The Metchosin fire department had to call in aerial assistance

Mt. Blinkhorn blaze largest of 2014 on West Shore

Metchosin mountaintop fire requires help for volunteer department

A brush fire on Mount Blinkhorn proved bigger than first expected.

Volunteers with the Metchosin fire department began tackling the blaze just after noon on Friday and were quickly faced with a challenging situation.

“We saw the smoke from the fire hall before we were even paged for it,” said Fire Chief Stephanie Dunlop. “We knew based on the smoke it wasn’t just a small campfire.”

The department immediately paged for help from neighbouring fire halls and from the B.C. Forestry Service.

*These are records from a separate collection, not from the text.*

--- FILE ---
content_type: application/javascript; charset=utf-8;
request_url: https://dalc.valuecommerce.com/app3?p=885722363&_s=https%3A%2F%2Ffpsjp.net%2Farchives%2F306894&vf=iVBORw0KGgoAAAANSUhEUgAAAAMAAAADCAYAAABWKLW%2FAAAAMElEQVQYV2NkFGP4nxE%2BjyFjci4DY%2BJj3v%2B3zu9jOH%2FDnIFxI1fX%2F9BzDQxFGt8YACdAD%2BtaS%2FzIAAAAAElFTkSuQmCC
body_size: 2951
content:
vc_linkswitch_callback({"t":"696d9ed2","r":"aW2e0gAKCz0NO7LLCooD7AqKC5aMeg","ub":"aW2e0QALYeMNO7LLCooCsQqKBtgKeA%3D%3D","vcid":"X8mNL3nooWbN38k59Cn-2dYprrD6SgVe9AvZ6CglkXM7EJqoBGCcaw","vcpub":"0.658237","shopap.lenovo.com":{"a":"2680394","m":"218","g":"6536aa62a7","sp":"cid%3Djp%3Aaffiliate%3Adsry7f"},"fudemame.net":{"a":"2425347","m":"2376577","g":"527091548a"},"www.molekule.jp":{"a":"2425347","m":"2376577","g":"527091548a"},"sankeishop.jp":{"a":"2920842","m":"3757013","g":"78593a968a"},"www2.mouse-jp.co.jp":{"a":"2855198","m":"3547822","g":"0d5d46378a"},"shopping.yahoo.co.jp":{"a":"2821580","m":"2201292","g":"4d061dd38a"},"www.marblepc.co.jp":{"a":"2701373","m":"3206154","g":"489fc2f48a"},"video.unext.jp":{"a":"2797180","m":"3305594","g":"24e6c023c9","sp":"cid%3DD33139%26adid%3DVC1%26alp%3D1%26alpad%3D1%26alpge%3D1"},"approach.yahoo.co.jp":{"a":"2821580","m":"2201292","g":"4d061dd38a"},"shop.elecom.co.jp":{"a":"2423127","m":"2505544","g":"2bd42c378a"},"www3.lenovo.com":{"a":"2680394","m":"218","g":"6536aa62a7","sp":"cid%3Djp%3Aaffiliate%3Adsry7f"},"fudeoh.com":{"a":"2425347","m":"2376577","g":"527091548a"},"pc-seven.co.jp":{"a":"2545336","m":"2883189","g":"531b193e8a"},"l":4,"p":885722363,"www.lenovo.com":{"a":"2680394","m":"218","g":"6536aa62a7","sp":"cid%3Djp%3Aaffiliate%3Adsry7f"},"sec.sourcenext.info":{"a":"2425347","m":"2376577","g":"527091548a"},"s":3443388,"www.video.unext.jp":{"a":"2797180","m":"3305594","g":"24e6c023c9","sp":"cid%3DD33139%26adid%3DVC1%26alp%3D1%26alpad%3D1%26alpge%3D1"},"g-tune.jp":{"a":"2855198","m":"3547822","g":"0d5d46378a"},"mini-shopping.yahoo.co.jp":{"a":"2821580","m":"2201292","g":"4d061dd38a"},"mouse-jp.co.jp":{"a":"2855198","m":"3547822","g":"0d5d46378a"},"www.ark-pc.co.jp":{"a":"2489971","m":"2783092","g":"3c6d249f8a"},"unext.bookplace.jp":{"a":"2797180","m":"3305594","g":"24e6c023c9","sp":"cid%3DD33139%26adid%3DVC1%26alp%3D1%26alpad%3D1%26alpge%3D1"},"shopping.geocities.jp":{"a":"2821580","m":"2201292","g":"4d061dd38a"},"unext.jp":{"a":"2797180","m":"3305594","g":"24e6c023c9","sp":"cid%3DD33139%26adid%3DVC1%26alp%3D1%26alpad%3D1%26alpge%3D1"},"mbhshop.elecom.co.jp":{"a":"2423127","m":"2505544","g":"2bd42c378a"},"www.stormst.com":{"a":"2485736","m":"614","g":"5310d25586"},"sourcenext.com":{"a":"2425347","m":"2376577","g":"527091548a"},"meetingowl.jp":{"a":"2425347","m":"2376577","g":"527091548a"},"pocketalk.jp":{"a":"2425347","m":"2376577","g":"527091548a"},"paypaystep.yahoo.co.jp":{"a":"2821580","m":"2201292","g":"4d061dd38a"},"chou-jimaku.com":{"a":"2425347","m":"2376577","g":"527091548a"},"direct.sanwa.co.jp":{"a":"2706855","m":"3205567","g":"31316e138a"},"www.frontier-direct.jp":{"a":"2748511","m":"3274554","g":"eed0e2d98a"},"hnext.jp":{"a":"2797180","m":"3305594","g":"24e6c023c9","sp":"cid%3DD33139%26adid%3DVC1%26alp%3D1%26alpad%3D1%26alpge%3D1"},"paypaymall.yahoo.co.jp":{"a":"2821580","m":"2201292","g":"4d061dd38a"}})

The fire was initially estimated at about three hectares, but further investigation revealed its size to be closer to 6.5 hectares, said Dunlop, and on very difficult terrain.

“There’s a long, narrow driveway to get up to the top. We ran out of water, and finally it was such a big fire we weren’t able to get enough water on it. The B.C. forestry crews were a huge benefit to us,” she adds. “They’re the experts on this.”

An evacuation alert for several residential areas was issued, and crews stayed overnight, spot checking the perimeter and hot spots every hour.

Gathering winds saw a brief flare-up in some hot spots the next morning, said Dunlop, but the blaze was officially completely contained by 5 p.m. on Saturday.

“We were very, very fortunate that it was contained to the top of the hill,” she said.

“Nobody was formally evacuated, no lives were lost, no structures were lost, no injuries were reported.”

The Metchosin fire department will continue to monitor the hot spots for roughly a week, depending on weather.

As of Monday, Ministry of Forests firefighters, as well as some Metchosin members remained on site. As well, the path around Mount Blinkhorn was still closed.

Dunlop said the cause of the fire was very likely human. “A cigarette or campfire. But it’s so burnt up there it’s hard to tell.”

The fire rating is back up to extreme, and Dunlop urges anyone who does have a fire to ensure that it’s completely extinguished.

The chief also expressed “many, many thanks to all the volunteers that helped out.”

“We had crews out from all over. Everybody came out, all volunteers … there was probably close to 2,000 hours of volunteer time over four days.”